Is DNA the Next Hard Drive?

A new coding strategy maximizes DNA data-storage capacity for the first time.

Apr 18 2018 | By Kim Martineau | Photo: New York Genome Center | Research images: Yaniv Erlich & Dina Zielinski

As Yaniv Erlich cruised along on the New York City subway one afternoon, trying to get cell reception, a novel idea began to take shape. A computational biologist and computer science professor, Erlich routinely works at the intersection between artificial and biological code. Now, he began to wonder, could algorithms designed for streaming video on smartphones be the key to unlocking a new approach for storing data in biological processes?

We humans generate a staggering amount of data—some experts estimate we’ll hit 44 trillion gigabytes by 2020—with the potential to soon outstrip the total capacity of hard drives and magnetic tape combined.

For almost a decade, researchers in search of a solution have been tantalized by the possibilities inherent to nature’s age-old technique for information storage—DNA. But no one has been able to devise a method capable of exploiting the full extent of the double helix’s tremendous capacity.

Erlich’s insight was to employ the phone’s erasure-correcting algorithm, called fountain codes, to open up nearly all DNA’s potential by squeezing more information into its four nucleotide bases. His team demonstrated that this technology is also extremely reliable.

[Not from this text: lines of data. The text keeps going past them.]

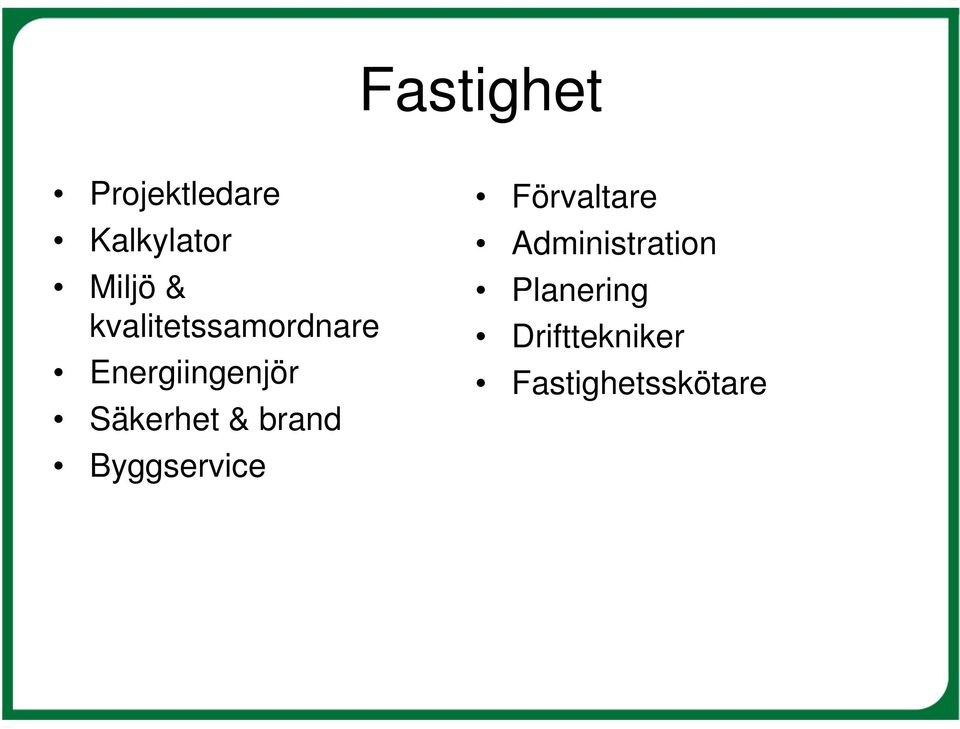 Fastighet

• Projektledare
• Kalkylator
• Miljö & kvalitetssamordnare
• Energiingenjör
• Säkerhet & brand
• Byggservice

• Förvaltare
• Administration
• Planering
• Drifttekniker
• Fastighetsskötare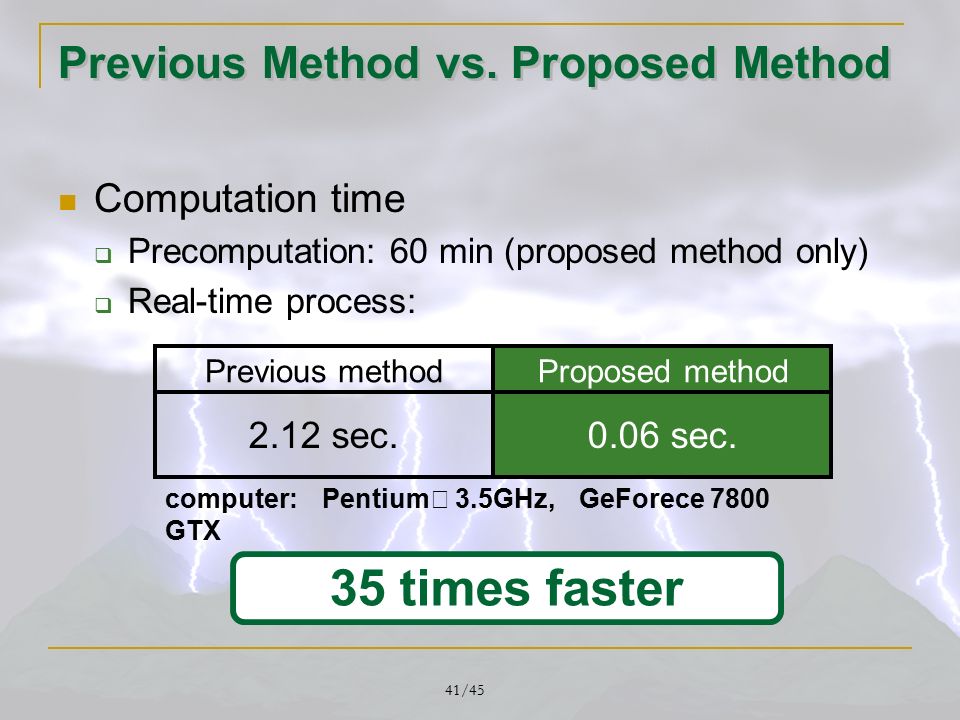 Previous Method vs. Proposed Method

Computation time

Precomputation: 60 min (proposed method only)

Real-time process:

| Previous method | Proposed method |
|---|---|
| 2.12 sec. | 0.06 sec. |

computer: Pentium□ 3.5GHz, GeForece 7800 GTX

35 times faster

41/45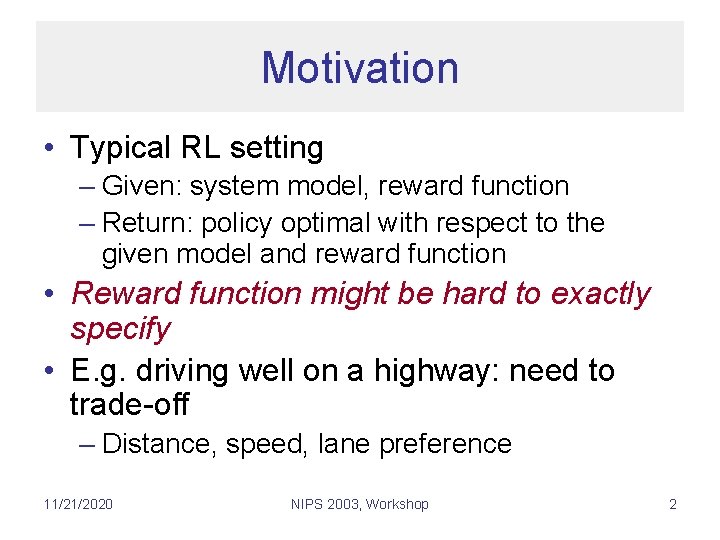 Motivation

• Typical RL setting
– Given: system model, reward function
– Return: policy optimal with respect to the given model and reward function

• Reward function might be hard to exactly specify

• E.g. driving well on a highway: need to trade-off
– Distance, speed, lane preference

11/21/2020

NIPS 2003, Workshop

2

Erlich (left) with collaborator Dina Zielinski, a colleague at the New York Genome Center.

DNA Encoding Sequence.

DNA is an ideal storage medium because it’s ultracompact and can last hundreds of thousands of years if kept in a cool, dry place, as demonstrated by the recent recovery of DNA from the bones of a 430,000-year-old human ancestor found in a cave in Spain. As an added bonus, outside the encoding and retrieval process the medium also requires no energy to hold the information.

“DNA won’t degrade over time, and, unlike cassette tapes and CDs, it won’t become obsolete,” said Erlich, who is also a member of Columbia’s Data Science Institute and the New York Genome Center (NYGC).

Along with Dina Zielinski, a colleague at NYGC, Erlich chose six files to encode, or write, into DNA: a full computer operating system; an 1895 French film, Arrival of a Train at La Ciotat; a $50 Amazon gift card; a computer virus; a Pioneer plaque; and a 1948 study by information theorist Claude Shannon.

They compressed the files into a master file and then split the data into short strings of binary code made up of ones and zeros. Using the fountain codes, they randomly packaged the strings into so-called droplets and mapped the ones and zeros in each droplet to the four nucleotide bases in DNA: A, G, C, and T. The algorithm deleted letter combinations known to create errors and added a barcode to each droplet to help reassemble the files later.

In all, they generated a digital list of 72,000 DNA strands, each 200 bases long, and sent it in a text file to a San Francisco DNA-synthesis startup, Twist Bioscience, that specializes in turning digital data into biological data. Two weeks later, they received a vial holding a speck of DNA molecules.

To retrieve their files, they used modern sequencing technology to read the DNA strands, followed by software to translate the genetic code back into binary code. They recovered their files with zero errors, the study reports.

DNA Decoding Sequence.

They also demonstrated that a virtually unlimited number of copies of the files could be created with their coding technique by multiplying their DNA sample through polymerase chain reaction (PCR) and that those copies, and even copies of their copies, and so on, could be recovered error-free.

But the real excitement came when the researchers showed that their coding strategy packs 215 petabytes of data on a single gram of DNA—100 times more than methods published by pioneering researchers George Church at Harvard and Nick Goldman and Ewan Birney at the European Bioinformatics Institute. “We believe this is the highest-density large-scale data-storage architecture ever created,” said Erlich.

The capacity of DNA data storage is theoretically limited to two binary digits for each nucleotide, but the biological constraints of DNA itself, and the need to include redundant information to reassemble and read the fragments later, reduces its capacity to 1.8 binary digits per nucleotide base.

The fountain codes were what made this advance possible. A technique Erlich remembered from graduate school, these codes streamlined the reading and writing process so efficiently that Erlich and Zielinski could pack an average of 1.6 bits into each nucleotide base. That’s at least 60 percent more data than previously published methods, and close to the 1.8-bit limit.

Now that Erlich’s team has proof the technique works, the next step  will be to develop a secure version of the technology. Funded by a DARPA grant, Erlich is joining forces with three Columbia engineers—cryptologists Tal Malkin and Eran Tromer, along with Itsik Pe’er, who focuses on computational genetics—to create a biological key that will ensure access for legitimate users, while preventing adversaries from cloning the DNA.

“The idea is to create a mathematical framework to define a very explicit set of properties by which we could ensure security of the system,” Erlich said. “Then we’ll go back to the chemical side to develop these properties.”

This spring, he’s also organizing an invitation-only symposium in New York that will bring together some two dozen researchers from around the world to discuss new applications for DNA storage.